Another challenge which needs to be overcome to properly address sustainability targets in the design process, lies in the identification of sustainable and technically feasible configurations of system elements and inherent product characteristics. This task is troublesome since multiple configurations are possible, and it also needs to be determined which components can be reused and where new developments are necessary. This reduction of the solution space decreases the effort for further design activities and therefore increases efficiency and effectiveness of the design process.

Domain engineers then finally develop suitable solutions according to the given requirements. In that pursuit, it is necessary to evaluate whether the current design process and estimated product performance in different PCP stages are compliant with given sustainability design targets. Furthermore, providing specific advisory tips towards achieving these targets can be beneficial. Hence, a range of activities might be necessary, such as, ideation for new and more sustainable products, comparison of solution concepts, and/or final solution assessment. A broad set of methods has been developed for assisting in these tasks. The challenge therein lies in selecting the right method for each and every task along the way in the product development process.

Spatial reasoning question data
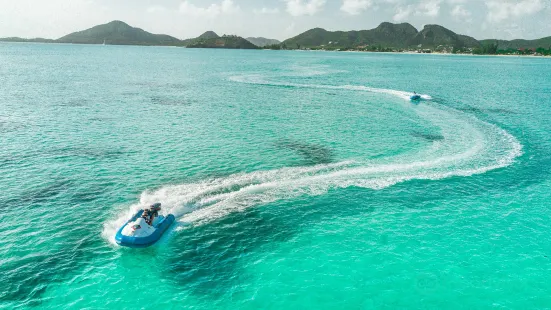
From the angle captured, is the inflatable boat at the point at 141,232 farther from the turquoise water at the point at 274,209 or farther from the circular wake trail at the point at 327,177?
the circular wake trail at the point at 327,177

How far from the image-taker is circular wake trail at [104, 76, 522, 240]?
1545 inches

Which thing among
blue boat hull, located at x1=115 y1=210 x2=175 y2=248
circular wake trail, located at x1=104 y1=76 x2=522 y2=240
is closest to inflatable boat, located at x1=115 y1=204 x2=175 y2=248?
blue boat hull, located at x1=115 y1=210 x2=175 y2=248

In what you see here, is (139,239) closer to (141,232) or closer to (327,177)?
(141,232)

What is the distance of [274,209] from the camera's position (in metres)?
39.5

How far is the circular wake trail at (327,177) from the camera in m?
39.2

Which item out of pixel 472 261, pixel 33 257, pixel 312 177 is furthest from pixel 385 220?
pixel 33 257

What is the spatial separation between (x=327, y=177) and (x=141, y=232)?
24.8m

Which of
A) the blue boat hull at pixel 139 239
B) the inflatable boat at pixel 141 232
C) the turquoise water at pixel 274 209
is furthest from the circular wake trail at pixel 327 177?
the inflatable boat at pixel 141 232

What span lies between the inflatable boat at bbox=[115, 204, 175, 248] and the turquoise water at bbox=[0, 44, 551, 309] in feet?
2.83

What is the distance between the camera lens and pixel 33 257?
3031cm

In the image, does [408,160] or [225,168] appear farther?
[408,160]

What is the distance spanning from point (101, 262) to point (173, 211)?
915 cm

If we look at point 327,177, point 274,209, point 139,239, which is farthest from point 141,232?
point 327,177

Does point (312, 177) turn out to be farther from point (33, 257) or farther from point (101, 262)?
point (33, 257)
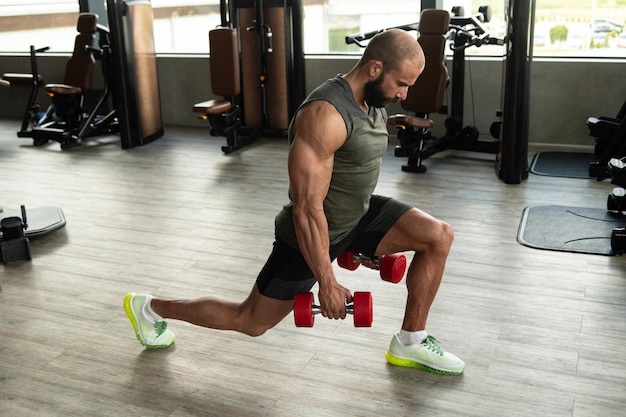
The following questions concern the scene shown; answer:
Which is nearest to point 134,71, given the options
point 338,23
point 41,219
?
point 338,23

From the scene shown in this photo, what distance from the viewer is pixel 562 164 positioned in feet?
16.5

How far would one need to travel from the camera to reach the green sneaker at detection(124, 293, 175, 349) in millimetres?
2535

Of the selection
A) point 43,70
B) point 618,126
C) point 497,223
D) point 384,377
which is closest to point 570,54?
point 618,126

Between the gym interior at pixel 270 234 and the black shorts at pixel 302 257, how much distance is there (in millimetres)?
382

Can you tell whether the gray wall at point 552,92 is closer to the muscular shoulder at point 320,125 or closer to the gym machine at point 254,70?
the gym machine at point 254,70

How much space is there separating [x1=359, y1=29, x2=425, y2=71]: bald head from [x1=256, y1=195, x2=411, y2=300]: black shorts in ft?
1.71

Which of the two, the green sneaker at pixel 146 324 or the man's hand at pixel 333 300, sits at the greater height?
the man's hand at pixel 333 300

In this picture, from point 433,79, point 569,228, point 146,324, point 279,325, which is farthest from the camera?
point 433,79

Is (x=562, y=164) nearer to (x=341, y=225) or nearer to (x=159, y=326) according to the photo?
(x=341, y=225)

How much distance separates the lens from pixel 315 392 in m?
2.33

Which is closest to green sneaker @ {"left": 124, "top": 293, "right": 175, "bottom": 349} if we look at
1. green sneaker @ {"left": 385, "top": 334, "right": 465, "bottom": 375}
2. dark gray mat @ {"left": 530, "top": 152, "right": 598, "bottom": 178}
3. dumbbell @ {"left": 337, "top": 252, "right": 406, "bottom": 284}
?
dumbbell @ {"left": 337, "top": 252, "right": 406, "bottom": 284}

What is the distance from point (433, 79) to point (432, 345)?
9.56ft

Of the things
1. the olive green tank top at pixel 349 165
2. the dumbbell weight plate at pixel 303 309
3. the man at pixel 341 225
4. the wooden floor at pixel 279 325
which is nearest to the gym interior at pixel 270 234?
the wooden floor at pixel 279 325

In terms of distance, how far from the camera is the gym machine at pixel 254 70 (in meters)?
5.61
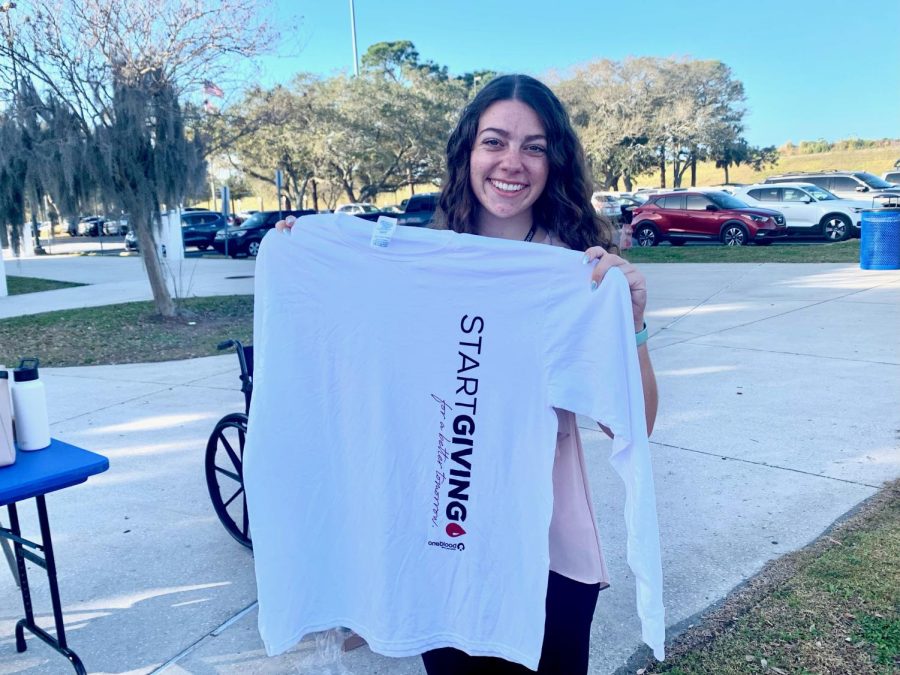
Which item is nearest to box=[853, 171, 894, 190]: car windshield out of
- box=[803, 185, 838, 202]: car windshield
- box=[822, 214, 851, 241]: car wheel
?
box=[803, 185, 838, 202]: car windshield

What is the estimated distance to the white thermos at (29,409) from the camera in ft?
7.92

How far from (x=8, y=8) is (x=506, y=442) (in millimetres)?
9244

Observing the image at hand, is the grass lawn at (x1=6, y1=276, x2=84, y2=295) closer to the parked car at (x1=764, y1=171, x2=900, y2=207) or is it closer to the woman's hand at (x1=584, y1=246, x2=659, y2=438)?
the woman's hand at (x1=584, y1=246, x2=659, y2=438)

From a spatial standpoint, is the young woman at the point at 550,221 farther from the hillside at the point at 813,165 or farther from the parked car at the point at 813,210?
the hillside at the point at 813,165

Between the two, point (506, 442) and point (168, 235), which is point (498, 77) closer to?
point (506, 442)

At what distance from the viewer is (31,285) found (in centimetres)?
1628

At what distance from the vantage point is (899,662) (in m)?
2.54

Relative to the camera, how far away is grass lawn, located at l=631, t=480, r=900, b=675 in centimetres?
257

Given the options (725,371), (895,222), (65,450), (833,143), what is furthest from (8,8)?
(833,143)

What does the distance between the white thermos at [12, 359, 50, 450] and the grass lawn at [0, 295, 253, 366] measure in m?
5.70

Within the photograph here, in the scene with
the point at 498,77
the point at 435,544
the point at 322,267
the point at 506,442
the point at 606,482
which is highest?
the point at 498,77

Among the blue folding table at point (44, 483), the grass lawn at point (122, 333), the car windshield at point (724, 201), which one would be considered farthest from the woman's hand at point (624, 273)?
the car windshield at point (724, 201)

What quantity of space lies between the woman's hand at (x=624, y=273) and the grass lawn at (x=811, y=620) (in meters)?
1.46

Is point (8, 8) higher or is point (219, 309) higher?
point (8, 8)
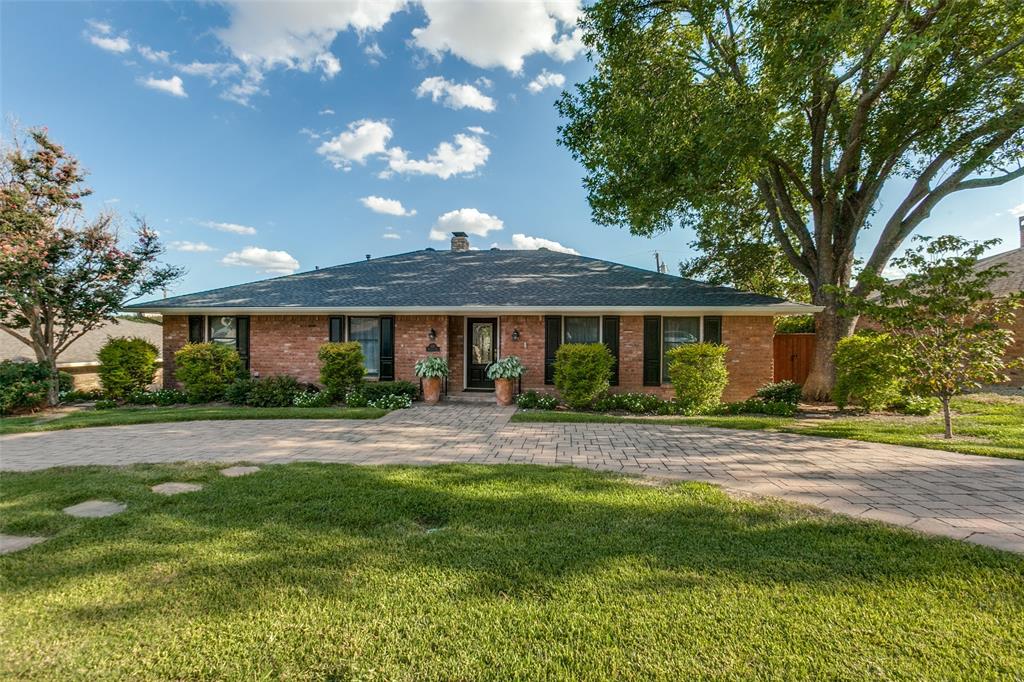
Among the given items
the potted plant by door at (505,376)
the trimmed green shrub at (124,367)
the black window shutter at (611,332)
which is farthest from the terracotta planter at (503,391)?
the trimmed green shrub at (124,367)

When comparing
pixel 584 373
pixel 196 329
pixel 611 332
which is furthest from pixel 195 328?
pixel 611 332

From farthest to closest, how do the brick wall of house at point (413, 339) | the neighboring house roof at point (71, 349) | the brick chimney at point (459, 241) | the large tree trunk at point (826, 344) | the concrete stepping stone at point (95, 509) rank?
the brick chimney at point (459, 241), the neighboring house roof at point (71, 349), the brick wall of house at point (413, 339), the large tree trunk at point (826, 344), the concrete stepping stone at point (95, 509)

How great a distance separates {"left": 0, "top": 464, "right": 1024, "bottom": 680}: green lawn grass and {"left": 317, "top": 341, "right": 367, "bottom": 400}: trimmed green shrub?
21.0 ft

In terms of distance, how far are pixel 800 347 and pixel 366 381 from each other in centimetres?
1248

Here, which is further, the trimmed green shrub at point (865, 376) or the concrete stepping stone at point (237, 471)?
the trimmed green shrub at point (865, 376)

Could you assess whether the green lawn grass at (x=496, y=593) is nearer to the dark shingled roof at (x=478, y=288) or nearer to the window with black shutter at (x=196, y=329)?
the dark shingled roof at (x=478, y=288)

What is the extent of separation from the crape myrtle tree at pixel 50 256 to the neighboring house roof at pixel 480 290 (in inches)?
43.3

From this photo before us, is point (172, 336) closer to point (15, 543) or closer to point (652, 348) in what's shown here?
point (15, 543)

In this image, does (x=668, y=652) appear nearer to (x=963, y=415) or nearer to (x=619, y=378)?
(x=619, y=378)

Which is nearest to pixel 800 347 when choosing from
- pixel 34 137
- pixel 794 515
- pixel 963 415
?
pixel 963 415

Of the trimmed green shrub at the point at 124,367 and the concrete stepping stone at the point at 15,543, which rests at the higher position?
the trimmed green shrub at the point at 124,367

_Exercise description:_ Please quote the passage on sustainable product design above from "Domain engineers then" to "product development process.".

_Finished answer:_
Domain engineers then finally develop suitable solutions according to the given requirements. In that pursuit, it is necessary to evaluate whether the current design process and estimated product performance in different PCP stages are compliant with given sustainability design targets. Furthermore, providing specific advisory tips towards achieving these targets can be beneficial. Hence, a range of activities might be necessary, such as, ideation for new and more sustainable products, comparison of solution concepts, and/or final solution assessment. A broad set of methods has been developed for assisting in these tasks. The challenge therein lies in selecting the right method for each and every task along the way in the product development process.